But new development is afoot. Construction cranes pepper the motorway north from the city centre where the University of Ulster is opening a major new campus. In Tiger’s Bay, fresh streets have been built to replace those bulldozed in the 1970s as part of an effort to form a physical barrier between Catholic and Protestant.
Economic hope, however, is mixed with a palpable sense of cultural fear. Many loyalists believe their identity is under threat. Which, perhaps, explains why despite widespread disillusionment with the Democratic Unionist Party, many feel they have little choice but to support Arlene Foster's party.
“We always vote DUP. You vote DUP, your father votes DUP. But a lot of people are just fed up now,” says Alec McGurgan. He is planning to vote Ulster Unionist in the wake of the renewable heat incentive (RHI) debacle, but his neighbour Alison Clark will be sticking with the DUP.
“The DUP has always supported us,” says Clark, who works in the local community centre. “We are getting new homes. People are very happy about that.”
The DUP holds half of the North Belfast’s six Assembly seats. Based on May’s polling, even the reduction to five-seat constituencies should not harm the dominant unionist party. Certainly DUP MLA Nelson McCausland, who has represented Tiger’s Bay in various guises since 1989, is quietly confident of being returned again.

━━━━━━━━

Stated problem A: Please reproduce the North Belfast excerpt word for word, in full.
The North Belfast excerpt has no connection to the rows.

Spatial question rows:
━━━━━━━━

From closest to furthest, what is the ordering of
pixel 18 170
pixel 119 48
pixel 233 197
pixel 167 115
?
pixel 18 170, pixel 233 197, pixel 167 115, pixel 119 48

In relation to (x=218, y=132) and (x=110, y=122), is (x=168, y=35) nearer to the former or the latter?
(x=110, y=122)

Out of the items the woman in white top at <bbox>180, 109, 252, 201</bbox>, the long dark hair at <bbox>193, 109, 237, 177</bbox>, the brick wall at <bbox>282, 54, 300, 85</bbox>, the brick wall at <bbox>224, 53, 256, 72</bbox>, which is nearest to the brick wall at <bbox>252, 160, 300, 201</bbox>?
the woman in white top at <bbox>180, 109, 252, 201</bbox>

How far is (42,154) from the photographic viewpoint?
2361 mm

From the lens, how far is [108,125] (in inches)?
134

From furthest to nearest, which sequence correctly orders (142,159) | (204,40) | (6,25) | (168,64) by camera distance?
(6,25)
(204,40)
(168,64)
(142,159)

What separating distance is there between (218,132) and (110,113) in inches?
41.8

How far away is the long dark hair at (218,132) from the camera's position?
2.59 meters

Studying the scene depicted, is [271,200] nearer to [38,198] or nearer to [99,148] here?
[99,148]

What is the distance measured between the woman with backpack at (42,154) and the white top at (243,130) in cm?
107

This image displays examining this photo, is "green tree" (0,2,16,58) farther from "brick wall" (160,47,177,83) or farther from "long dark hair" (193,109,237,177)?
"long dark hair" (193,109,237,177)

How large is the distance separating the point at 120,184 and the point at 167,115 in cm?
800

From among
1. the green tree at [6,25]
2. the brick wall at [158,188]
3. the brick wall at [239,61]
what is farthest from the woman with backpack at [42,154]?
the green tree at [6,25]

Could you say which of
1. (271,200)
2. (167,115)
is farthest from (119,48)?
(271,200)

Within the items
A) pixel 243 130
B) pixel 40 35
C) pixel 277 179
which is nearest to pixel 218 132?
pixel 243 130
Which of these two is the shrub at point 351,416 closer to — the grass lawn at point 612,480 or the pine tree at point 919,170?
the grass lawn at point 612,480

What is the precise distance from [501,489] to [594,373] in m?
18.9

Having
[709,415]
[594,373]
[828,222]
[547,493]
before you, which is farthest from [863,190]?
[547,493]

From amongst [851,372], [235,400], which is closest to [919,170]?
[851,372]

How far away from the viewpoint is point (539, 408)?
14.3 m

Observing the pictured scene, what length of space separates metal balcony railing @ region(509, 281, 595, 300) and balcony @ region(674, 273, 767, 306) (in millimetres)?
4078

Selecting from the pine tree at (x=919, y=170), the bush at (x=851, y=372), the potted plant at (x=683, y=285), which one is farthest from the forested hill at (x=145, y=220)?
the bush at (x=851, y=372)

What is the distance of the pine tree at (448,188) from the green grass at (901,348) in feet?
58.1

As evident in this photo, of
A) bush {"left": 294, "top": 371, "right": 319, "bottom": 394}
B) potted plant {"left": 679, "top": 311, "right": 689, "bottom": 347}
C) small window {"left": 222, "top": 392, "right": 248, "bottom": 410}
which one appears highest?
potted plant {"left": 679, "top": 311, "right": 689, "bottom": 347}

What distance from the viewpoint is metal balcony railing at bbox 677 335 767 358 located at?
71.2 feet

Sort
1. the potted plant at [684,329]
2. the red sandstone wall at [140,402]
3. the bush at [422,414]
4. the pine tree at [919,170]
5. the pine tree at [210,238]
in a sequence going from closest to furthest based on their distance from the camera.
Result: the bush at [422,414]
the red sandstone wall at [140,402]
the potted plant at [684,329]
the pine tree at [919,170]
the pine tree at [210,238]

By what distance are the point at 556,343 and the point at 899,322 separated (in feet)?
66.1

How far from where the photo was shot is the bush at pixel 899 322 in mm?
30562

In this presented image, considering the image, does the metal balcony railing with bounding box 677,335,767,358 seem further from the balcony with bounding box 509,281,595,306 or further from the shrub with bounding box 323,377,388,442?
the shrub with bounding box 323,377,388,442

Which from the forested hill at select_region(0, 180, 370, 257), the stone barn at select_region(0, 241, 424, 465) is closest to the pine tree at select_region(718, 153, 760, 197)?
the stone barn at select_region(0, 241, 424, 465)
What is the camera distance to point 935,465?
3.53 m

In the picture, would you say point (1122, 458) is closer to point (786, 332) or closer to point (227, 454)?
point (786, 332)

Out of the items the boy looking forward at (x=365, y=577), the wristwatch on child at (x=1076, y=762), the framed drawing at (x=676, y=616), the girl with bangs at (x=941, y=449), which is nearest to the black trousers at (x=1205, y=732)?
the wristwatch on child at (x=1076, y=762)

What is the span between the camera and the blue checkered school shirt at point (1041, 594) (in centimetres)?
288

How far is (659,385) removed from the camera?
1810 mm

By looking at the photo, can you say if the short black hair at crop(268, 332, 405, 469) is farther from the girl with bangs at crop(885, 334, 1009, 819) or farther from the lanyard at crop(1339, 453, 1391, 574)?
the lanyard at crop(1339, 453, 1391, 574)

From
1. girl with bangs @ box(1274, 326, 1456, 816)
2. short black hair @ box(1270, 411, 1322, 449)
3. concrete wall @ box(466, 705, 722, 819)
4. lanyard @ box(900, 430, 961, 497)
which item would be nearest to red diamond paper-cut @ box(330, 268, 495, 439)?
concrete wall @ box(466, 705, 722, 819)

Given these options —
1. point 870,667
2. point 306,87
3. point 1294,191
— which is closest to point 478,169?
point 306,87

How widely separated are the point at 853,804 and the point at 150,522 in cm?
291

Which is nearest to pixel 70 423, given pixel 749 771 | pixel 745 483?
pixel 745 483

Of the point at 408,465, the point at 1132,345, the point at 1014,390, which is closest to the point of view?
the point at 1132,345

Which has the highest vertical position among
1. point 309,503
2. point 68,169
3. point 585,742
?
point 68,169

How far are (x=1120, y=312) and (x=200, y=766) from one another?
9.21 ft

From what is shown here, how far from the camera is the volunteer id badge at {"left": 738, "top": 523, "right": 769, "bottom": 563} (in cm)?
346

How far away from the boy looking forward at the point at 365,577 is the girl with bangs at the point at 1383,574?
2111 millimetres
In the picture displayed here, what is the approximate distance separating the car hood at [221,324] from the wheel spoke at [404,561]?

━━━━━━━━

Stated problem B: Quote the rows from the line containing "How far away from the boy" through the last line of the rows.

Response A:
But new development is afoot. Construction cranes pepper the motorway north from the city centre where the University of Ulster is opening a major new campus. In Tiger’s Bay, fresh streets have been built to replace those bulldozed in the 1970s as part of an effort to form a physical barrier between Catholic and Protestant.
Economic hope, however, is mixed with a palpable sense of cultural fear. Many loyalists believe their identity is under threat. Which, perhaps, explains why despite widespread disillusionment with the Democratic Unionist Party, many feel they have little choice but to support Arlene Foster's party.
“We always vote DUP. You vote DUP, your father votes DUP. But a lot of people are just fed up now,” says Alec McGurgan. He is planning to vote Ulster Unionist in the wake of the renewable heat incentive (RHI) debacle, but his neighbour Alison Clark will be sticking with the DUP.
“The DUP has always supported us,” says Clark, who works in the local community centre. “We are getting new homes. People are very happy about that.”
The DUP holds half of the North Belfast’s six Assembly seats. Based on May’s polling, even the reduction to five-seat constituencies should not harm the dominant unionist party. Certainly DUP MLA Nelson McCausland, who has represented Tiger’s Bay in various guises since 1989, is quietly confident of being returned again.

Response B:
How far away from the boy looking forward at the point at 365,577 is the girl with bangs at the point at 1383,574?
2111 millimetres
In the picture displayed here, what is the approximate distance separating the car hood at [221,324] from the wheel spoke at [404,561]?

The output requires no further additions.